Literal Exposition on Job

Saint Thomas Aquinas
Literal Exposition on JobChapter 16: Job’s Response to Eliphaz

Lecture 1: Again Job Describes His Tribulations

16:1 But Job, answering, said:
16:2 I have often heard such things; you are all burdensome comforters.
16:3 Will windy words have an end? Or is anything troublesome to you if you speak?
16:4 I too could speak things like you, and would that your soul were in place of my soul:
16:5 I too would console you with speeches and move my head over you;
16:6 I would strengthen you with my mouth and move my lips, as though sparing you.
16:7 But what shall I do? If I speak, my sorrow will not rest, and if I am silent, it will not depart from me.
16:8 But now my sorrow has oppressed me, and all my limbs have been reduced to nothing.
16:9 My wrinkles bear witness against me, and a false speaker is raised up against my face, contradicting me.
16:10 He has gathered his fury against me, and threatening me he has gnashed his teeth against me. My enemy has looked upon me with terrible eyes.
16:11 They have opened their mouths against me; reproaching me, they have struck my cheek; they are sated with my punishments.
16:12 God has shut me up with the iniquitous and has delivered me into the hands of the impious.
16:13 I, that one once opulent, have suddenly been crushed. He seized my neck; he shattered me.

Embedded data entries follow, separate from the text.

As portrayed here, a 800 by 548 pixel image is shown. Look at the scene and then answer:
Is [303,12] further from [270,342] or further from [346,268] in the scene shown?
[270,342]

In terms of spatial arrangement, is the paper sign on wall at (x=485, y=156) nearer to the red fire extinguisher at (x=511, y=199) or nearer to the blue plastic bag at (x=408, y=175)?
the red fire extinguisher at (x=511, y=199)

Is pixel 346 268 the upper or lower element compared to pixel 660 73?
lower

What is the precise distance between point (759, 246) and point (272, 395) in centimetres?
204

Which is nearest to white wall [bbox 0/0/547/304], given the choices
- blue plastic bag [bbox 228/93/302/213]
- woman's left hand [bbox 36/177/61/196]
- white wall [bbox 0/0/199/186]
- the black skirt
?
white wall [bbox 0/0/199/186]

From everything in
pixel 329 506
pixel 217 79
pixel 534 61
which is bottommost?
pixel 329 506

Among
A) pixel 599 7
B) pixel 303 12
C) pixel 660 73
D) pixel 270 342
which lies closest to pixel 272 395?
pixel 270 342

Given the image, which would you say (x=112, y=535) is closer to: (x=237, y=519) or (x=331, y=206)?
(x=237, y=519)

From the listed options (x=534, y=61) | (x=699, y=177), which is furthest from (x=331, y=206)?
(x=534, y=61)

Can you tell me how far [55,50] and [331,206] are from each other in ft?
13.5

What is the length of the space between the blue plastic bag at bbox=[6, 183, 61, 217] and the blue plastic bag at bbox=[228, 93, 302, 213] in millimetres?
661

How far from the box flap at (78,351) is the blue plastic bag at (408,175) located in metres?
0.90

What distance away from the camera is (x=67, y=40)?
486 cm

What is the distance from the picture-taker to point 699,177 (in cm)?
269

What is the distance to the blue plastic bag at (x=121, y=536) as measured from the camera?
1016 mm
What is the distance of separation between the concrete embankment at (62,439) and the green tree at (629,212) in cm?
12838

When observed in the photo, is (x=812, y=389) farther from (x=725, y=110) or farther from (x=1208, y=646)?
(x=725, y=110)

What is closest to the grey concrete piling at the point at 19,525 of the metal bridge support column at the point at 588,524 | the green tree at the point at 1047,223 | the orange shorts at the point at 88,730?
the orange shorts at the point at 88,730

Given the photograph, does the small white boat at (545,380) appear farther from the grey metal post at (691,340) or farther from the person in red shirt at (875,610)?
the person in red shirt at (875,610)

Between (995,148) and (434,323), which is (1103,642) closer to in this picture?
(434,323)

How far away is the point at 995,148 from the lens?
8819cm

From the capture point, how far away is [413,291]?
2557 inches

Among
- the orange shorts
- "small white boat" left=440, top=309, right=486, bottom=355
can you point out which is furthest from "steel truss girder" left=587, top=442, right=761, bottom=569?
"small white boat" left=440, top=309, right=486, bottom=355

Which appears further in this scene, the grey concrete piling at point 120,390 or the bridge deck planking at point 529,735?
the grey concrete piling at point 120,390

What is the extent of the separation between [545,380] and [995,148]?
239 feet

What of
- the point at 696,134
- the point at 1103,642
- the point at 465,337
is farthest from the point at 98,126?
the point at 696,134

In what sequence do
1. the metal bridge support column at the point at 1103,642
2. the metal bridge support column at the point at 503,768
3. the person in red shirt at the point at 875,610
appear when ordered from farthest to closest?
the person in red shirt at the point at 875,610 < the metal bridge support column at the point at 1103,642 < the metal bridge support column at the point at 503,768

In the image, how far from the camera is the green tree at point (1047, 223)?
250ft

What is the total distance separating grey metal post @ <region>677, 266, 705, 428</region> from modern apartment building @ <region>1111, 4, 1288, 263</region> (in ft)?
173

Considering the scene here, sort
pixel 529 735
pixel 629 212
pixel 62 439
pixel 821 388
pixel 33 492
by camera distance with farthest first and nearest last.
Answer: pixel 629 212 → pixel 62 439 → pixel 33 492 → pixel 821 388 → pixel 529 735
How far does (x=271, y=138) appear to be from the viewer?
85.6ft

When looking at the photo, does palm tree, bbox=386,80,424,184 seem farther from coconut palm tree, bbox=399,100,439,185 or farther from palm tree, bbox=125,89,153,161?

He set me for himself as a sign:
16:14 he surrounded me with his spears, wounded my loins, did not spare, and poured my entrails upon the earth.
16:15 He cut me with wound upon wound; he rushed upon me like a giant.
16:16 I have sewn sackcloth over my skin and covered my flesh with ashes.
16:17 My face has swollen from weeping, and my eyelids have grown dim.
16:18 These things I have suffered without iniquity of my hand, while I had clean prayers to God.
16:19 Earth, do not cover my blood, nor let my cry find a place in you to lie hidden.
16:20 For behold, my witness is in heaven, and the one who knows me is on high.

258. But Job, answering, said, etc. Eliphaz, in his response, had spoken more harshly against Job; whence Job, at the beginning of his speech, rebukes him for indecent consolation, first indeed because he often repeated the same things, both he and his friends, whence he says: I have often heard such things, as if to say: your speech always turns around the same point. For with different words they were tending to the same thing, namely, to accuse Job of having fallen into adversities because of his sins, and therefore he adds: you are all burdensome comforters; for the office of a comforter is to say those things by which sorrow is mitigated; therefore a burdensome comforter is one who speaks things that more greatly embitter the soul. Yet these things could have an excuse when exasperating words were brought forward for some usefulness and contained the truth, or even were spoken briefly and in passing; but if someone pursues exasperating words against one who is saddened falsely, uselessly, and at length, he seems a burdensome comforter. Whence he adds: Will windy words have an end? For in saying, Will they have an end?, he shows that they were dwelling at length on exasperating words; but in saying, windy words, he shows that they were useless and false, having no solidity.

259. He consequently shows that there was not equality on both sides in this disputation, because Job’s friends were speaking without trouble; whence he says: Or is anything troublesome to you if you speak? As if to say: you speak at such length to slander me because you feel no trouble from this; but Job was troubled. And lest someone believe that this disputation was easy for Job’s friends because of their eminent knowledge, but troublesome to Job because of a defect of knowledge, he excludes this by showing that, if he were not pressed down by adversity and were in the state of his friends, he too could speak similar things, whence he says: I too could speak things like you, namely, if I were not weighed down by adversity. And he desires that the opportunity to experience this be given him, saying: and would that your soul were in place of my soul, namely, that you were suffering the adversity that I suffer. He says this not from an affection of hatred or from zeal for vengeance, but so that they might be called back from the cruelty that they were using, embittering Job with their words, when they felt that similar words would be harsh for them if they were said to them. Whence he adds: I too would console you with speeches, namely, with speeches similar to those with which you console me, and move my head over you, as a sign of compassion or as a sign of reprobation, just as you accuse me; and also I would strengthen you with my mouth, lest you fail through impatience, and move my lips, namely, to speak, as though sparing you, that is, pretending that I speak from the mercy I would have toward you, just as you do toward me.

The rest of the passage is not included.